Fishboy, why not get some nice fancy guppies and inline breed for some select trait, that you like. Lots of info available to help you and if you suceed, it could be worth your trouble ( $$$ ).


----------



## fishboy

i hate doing ordinary things, I perfer to do things that involve more then just A+A=A which is basic guppy breeding to the simplest units. I would not mind the extra cost of achiving A+B=C:C+(A+E)=D just to do something alittle different


----------



## ron v

I don't know what your feelings are about "hybrids", and I really didn't want to open that can of worms here, but just be aware that many hobbyist are opposed to creating more hybrids in our hobby. It is getting increasingly more difficult to find "pure" strains of some fish in lfs today...


----------



## TheOldSalt

Well, you won't get any color in the Gambusia by crossing with guppies or endlers, and it'll take awhile before you can restore any color to guppies with mosquitofish blood in them, but if you simply must, then here's a tip: cross male mosquitos to female guppies.
The opposite may look like it would be easier, but the female Gambusias will tear any hapless male guppies to ribbons before they ever get a chance to mate.


----------



## Damon

You are looking at a 5-7 year project just to produce one or 2 triats you want. Thats not even considering that fact that the colors you produce, have bad traits. Good luck on your venture. Its a worthwile project if you are very patient and have a lot of time. Breeding quality livebearers can be difficult. If the fry aren't sexxed early enough (2-3 weeks), you can end up ruining your line because they will mate as soon as possible.


----------



## fishboy

Yet agian, this is not a project to breed show quality. I'm just someone who observes behaviors and takes notes and looks at genetic trates through generations. I don't care about making a buetiful fish as much as i care about making a fish that i can be interested in. My beginning ideas for this project were at a higher expectation then i knew could happen. Also, most of these fry will be culled, I woud never introduce a hybrid like this into the aquarium hobby. I am a fan of keeping bloodlines in the hobby as pure as possible but I an mearly doing this as a fun experiment. After this, if i become good at documenting hybridizing, I plan on testing and recording the muppy/golly hybrid theory


----------



## TheOldSalt

golly/muppy hybrid theory? What theory?


----------



## garfieldnfish

How can breeding a fish that you then have to destroy be fun? This escapes me. 
If I breed something I have to know ahead of time that I can either keep it or that there will be a market for it. Breeding a fish that no one want is just cruel.


----------



## fishboy

Well TOS mollys and gollys, though they have been created, have never been properly documented (unless u can prove this wrong). I want to breed them and figure out want the proper water conditions are, document the growth of fry, etc. So i want to try to breed them and record everything to prove the theory that they can breed(because some claim it as impossible)

garfeildnfish-most of these fry will be culled only because hybridizing causes many unhealthy mutations. Healthy fry will survive. I call it fun because to me breeding is fun. I know that sadly these fish will have no demand in the market but I am someone who wants them and possibly I'll be able to give a trio to my friend who is a fan of livebearers but I'll have to see. I know I'll supply him w/ gambusia if he wants them


----------



## fishboy

Rember, this is a hobby based of experimenting. Without people who took part in experiments just to do something new do you think we'd have fancy guppies? Long finned fish? Blood Parrots? Goldfish? Koi? Fancy fish in general????? 
Experimenting is a important part of this hobby


----------



## Fishboy93

True thats how people get all the odd varities of swordtails and platys by cross breeding them like tuxedo or pineapple.............


----------



## doggydad38

I have seen pictures of Guppy/Molly crosses in Dr.Axelrod's Encyclopedia of Aquarium Fishes, but I'm not aware of any detailed jounals on the breeding of these hybrids.
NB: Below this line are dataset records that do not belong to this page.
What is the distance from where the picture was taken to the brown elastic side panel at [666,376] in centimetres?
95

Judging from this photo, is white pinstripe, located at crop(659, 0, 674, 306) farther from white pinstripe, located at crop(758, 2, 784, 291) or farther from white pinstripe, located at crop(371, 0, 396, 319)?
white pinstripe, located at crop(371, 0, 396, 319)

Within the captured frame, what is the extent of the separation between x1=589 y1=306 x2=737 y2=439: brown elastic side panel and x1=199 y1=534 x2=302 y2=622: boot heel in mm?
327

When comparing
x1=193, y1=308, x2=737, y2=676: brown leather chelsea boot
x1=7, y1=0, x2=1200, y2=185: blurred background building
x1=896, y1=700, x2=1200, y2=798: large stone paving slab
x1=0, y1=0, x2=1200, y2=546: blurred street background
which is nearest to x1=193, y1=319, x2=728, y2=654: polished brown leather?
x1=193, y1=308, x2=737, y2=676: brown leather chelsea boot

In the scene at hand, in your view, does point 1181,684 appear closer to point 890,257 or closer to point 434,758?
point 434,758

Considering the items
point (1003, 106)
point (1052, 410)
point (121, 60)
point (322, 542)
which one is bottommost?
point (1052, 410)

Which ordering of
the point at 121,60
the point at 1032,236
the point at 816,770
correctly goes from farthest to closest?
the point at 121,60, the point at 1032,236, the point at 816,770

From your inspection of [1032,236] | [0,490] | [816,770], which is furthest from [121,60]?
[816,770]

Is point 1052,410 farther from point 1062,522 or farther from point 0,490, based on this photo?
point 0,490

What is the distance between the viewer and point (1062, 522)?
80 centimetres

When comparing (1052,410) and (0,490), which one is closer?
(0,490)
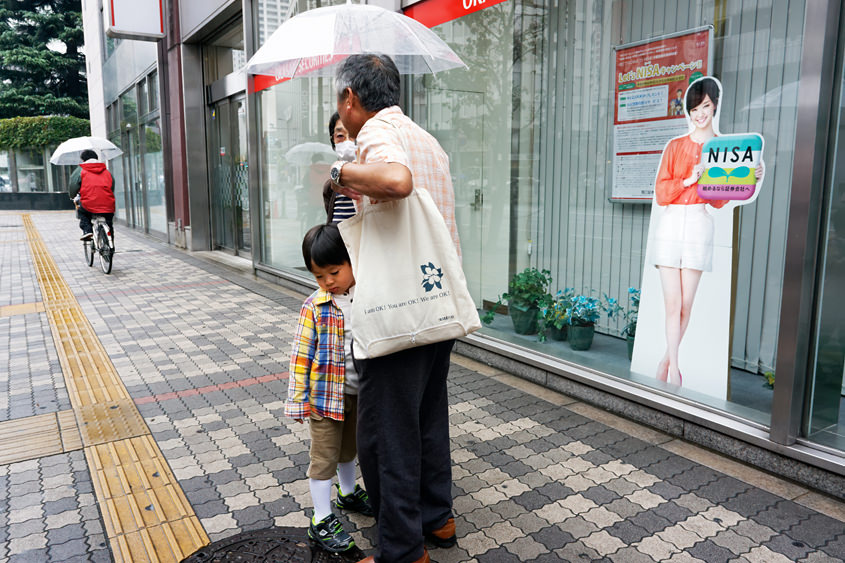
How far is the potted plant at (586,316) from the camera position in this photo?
4.70 metres

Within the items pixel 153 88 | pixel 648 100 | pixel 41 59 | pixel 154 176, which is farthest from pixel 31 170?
pixel 648 100

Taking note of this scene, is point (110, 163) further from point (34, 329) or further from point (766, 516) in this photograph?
point (766, 516)

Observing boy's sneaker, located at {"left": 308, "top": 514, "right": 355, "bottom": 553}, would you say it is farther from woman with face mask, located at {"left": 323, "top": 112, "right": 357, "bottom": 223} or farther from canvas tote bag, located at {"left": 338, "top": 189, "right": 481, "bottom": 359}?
woman with face mask, located at {"left": 323, "top": 112, "right": 357, "bottom": 223}

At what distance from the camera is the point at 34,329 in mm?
6523

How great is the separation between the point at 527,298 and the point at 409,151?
3.24 meters

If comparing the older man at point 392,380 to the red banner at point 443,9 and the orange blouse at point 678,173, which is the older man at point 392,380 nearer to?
the orange blouse at point 678,173

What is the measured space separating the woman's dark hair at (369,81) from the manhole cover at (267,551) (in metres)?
1.65

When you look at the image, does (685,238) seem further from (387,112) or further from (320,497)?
(320,497)

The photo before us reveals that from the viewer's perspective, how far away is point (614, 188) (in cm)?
474

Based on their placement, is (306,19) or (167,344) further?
(167,344)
Remember, to, that most of these are sterile and will most likely die of cancerous growths because the parents aren't closely related species.
Tony


----------



## TheOldSalt

That's true; they aren't very closely related.

It really bugs me that they are placed in the same genus of Poecilia. I mean, really now, LOOK at a guppy & LOOK at a molly... are these things at all similar? Of course not. Methinks we should go back to splitting them into Molliensia & Lebistes again, even if under the supergenus of Poecilia.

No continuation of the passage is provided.